Delia sits, hands frozen on the half-cleared table. Some street gangster has taken over her daddy, the man who worked his private way through Ulysses, who corresponds with university presidents, who demanded David’s explanation of Special Relativity. The man who has spent his adult life easing the sick. Stripped of his clinic, separated from his wife, taken from the neighborhood where he has for years been a healing god, fingered in a hotel lobby and held like some petty crook or dope fiend. What the world sees will always destroy what he rushes to show it. There is no counter but that collapse that, in time, takes everyone. Identity.
Dr. Daley walks over to the spinet. He plays the boys’ chorale from memory. He gets the first four bars, more or less as the backwoods cantor wrote them. It shocks Delia how good he is. He plays like one who has lost his native tongue. But he plays. She has never heard him play much of anything but snippets of Joplin. “That baby’s crying seemed to be,/Somewhere near the Sacred Tree.” A little broken boogie-woogie at Charlie’s memorial. Now this. By ear. Nothing but ear.
William’s hands pull away from the saw-toothed Lutheran chords as if the piano lid just bit them. “You know what I hear when I hear that music? I hear, ‘Cursed be Canaan.’ I hear ‘White — all right: Brown — hang around: Black — get back.’”
His daughter raises her blasted eyes to his. She tries for piano. Soft is harder than loud, as Lugati always said. “I’m sorry they were idiots at the conference, Daddy.” More reason, she wants to add, to beat them at what’s theirs.

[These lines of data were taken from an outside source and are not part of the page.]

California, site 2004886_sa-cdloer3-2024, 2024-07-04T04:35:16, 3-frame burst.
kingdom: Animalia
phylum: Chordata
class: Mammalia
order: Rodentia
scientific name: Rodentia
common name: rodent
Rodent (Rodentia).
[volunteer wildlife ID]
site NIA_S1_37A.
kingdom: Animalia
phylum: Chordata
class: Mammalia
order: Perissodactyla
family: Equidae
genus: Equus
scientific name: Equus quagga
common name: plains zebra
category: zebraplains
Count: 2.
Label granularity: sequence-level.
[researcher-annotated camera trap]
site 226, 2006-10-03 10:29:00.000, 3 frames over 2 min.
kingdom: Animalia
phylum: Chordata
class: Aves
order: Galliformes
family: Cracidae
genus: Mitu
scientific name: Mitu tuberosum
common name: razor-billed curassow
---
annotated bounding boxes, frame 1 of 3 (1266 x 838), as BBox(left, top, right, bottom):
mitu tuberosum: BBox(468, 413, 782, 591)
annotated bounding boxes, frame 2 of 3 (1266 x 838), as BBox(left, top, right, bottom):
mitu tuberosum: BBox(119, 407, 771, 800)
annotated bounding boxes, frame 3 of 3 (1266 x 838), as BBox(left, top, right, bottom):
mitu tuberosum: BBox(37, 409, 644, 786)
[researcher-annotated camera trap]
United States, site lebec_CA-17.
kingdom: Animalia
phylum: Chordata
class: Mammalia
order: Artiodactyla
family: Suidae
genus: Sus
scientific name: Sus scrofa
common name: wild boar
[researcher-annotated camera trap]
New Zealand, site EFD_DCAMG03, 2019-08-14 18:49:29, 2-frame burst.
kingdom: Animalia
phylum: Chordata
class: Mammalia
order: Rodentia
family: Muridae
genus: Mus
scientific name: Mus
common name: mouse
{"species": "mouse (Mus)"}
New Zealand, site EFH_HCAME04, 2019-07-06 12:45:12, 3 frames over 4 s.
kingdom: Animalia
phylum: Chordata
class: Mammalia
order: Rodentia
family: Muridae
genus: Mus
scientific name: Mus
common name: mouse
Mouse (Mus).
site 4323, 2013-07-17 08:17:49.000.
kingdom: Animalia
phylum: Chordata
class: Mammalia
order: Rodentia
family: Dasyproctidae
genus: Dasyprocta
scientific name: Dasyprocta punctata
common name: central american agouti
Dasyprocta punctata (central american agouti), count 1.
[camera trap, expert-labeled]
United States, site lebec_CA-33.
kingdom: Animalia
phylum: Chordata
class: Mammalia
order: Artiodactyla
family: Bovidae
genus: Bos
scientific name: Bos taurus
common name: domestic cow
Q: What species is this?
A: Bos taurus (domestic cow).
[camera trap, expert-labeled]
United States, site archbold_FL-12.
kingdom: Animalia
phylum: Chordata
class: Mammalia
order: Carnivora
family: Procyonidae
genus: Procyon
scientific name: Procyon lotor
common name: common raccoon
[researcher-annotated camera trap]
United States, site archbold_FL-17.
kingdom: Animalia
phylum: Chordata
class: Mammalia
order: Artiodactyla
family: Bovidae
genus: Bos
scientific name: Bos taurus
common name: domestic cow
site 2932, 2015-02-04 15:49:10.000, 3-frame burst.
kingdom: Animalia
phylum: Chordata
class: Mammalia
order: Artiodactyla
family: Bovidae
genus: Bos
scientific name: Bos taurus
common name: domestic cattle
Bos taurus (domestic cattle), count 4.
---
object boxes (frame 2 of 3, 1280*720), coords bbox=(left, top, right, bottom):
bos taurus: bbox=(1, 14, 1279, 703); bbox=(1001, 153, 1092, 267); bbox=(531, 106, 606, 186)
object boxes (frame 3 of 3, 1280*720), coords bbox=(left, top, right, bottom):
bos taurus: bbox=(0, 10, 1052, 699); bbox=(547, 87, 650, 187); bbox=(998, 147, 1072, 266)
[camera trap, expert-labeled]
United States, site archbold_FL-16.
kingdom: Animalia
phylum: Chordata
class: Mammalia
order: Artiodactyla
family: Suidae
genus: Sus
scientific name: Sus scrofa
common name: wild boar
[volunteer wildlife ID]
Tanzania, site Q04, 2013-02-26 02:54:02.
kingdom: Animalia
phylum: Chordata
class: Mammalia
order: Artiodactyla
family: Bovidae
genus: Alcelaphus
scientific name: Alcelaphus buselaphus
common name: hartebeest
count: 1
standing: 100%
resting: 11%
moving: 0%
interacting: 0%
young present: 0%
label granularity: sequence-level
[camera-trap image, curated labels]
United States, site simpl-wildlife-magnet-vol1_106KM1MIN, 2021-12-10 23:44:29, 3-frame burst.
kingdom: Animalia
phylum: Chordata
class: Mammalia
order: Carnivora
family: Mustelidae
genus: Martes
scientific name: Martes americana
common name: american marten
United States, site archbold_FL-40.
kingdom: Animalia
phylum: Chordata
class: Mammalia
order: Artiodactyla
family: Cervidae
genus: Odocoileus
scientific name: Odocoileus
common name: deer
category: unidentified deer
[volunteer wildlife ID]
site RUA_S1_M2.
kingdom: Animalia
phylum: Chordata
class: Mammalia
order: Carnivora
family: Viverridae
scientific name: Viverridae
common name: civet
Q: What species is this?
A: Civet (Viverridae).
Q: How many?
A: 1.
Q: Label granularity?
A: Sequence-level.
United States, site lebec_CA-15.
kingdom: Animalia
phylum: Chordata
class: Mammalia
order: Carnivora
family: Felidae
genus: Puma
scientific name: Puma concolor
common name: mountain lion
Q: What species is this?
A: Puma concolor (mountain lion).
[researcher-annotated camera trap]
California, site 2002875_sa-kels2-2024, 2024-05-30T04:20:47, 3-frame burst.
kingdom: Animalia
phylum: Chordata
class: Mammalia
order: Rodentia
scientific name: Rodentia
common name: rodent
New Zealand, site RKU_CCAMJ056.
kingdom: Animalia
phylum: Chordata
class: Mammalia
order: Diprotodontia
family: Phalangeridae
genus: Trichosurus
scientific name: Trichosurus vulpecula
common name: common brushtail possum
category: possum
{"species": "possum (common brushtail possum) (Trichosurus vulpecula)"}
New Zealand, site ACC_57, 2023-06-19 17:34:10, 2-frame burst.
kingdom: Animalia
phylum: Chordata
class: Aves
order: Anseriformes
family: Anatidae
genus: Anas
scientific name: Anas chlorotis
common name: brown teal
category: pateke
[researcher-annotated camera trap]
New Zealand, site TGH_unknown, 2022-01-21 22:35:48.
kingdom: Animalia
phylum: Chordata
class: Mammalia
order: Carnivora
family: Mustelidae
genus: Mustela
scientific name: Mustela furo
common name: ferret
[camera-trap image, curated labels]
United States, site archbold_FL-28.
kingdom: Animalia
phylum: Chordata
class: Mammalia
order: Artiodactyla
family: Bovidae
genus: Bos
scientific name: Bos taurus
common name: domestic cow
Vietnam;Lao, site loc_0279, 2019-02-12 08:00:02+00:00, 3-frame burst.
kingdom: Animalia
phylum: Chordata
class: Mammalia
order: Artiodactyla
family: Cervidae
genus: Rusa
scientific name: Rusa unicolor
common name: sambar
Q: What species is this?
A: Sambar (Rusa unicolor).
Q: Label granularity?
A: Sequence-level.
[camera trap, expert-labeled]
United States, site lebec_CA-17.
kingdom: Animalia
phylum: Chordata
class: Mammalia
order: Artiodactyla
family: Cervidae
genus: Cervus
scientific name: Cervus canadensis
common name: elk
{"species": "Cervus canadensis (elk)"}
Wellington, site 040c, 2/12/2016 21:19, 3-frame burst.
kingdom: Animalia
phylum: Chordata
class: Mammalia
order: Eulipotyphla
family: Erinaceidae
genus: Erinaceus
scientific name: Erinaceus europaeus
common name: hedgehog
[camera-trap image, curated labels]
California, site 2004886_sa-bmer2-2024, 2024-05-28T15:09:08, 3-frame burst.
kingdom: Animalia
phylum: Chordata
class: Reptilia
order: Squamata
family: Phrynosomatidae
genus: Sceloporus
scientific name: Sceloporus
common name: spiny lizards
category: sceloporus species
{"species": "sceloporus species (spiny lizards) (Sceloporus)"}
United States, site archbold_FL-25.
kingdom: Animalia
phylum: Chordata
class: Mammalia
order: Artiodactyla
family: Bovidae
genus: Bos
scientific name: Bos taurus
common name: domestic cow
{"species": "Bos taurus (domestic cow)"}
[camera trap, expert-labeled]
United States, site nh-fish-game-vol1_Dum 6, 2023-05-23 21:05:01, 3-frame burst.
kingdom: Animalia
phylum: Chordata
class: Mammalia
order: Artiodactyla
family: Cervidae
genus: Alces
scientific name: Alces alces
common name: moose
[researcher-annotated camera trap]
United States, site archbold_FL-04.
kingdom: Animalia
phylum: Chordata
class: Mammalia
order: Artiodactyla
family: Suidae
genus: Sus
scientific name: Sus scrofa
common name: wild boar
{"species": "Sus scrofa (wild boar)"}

“Mount Sinai. Not idiots. Best there is.” His eyes test the extremes of punishment not yet visited on him. Stripped so easily, he knows no bottom. Held and humiliated for an hour: It cost him nothing. Laughable. Dust yourself off and walk away. But if that, why not locked up in the coat check, chained to the shoe-shine stand in Penn Station, kept illiterate, driven out of the polling place, beaten up for turning down the wrong alley, or hung from a ready sumac? Even the most stubborn self in time will be identified.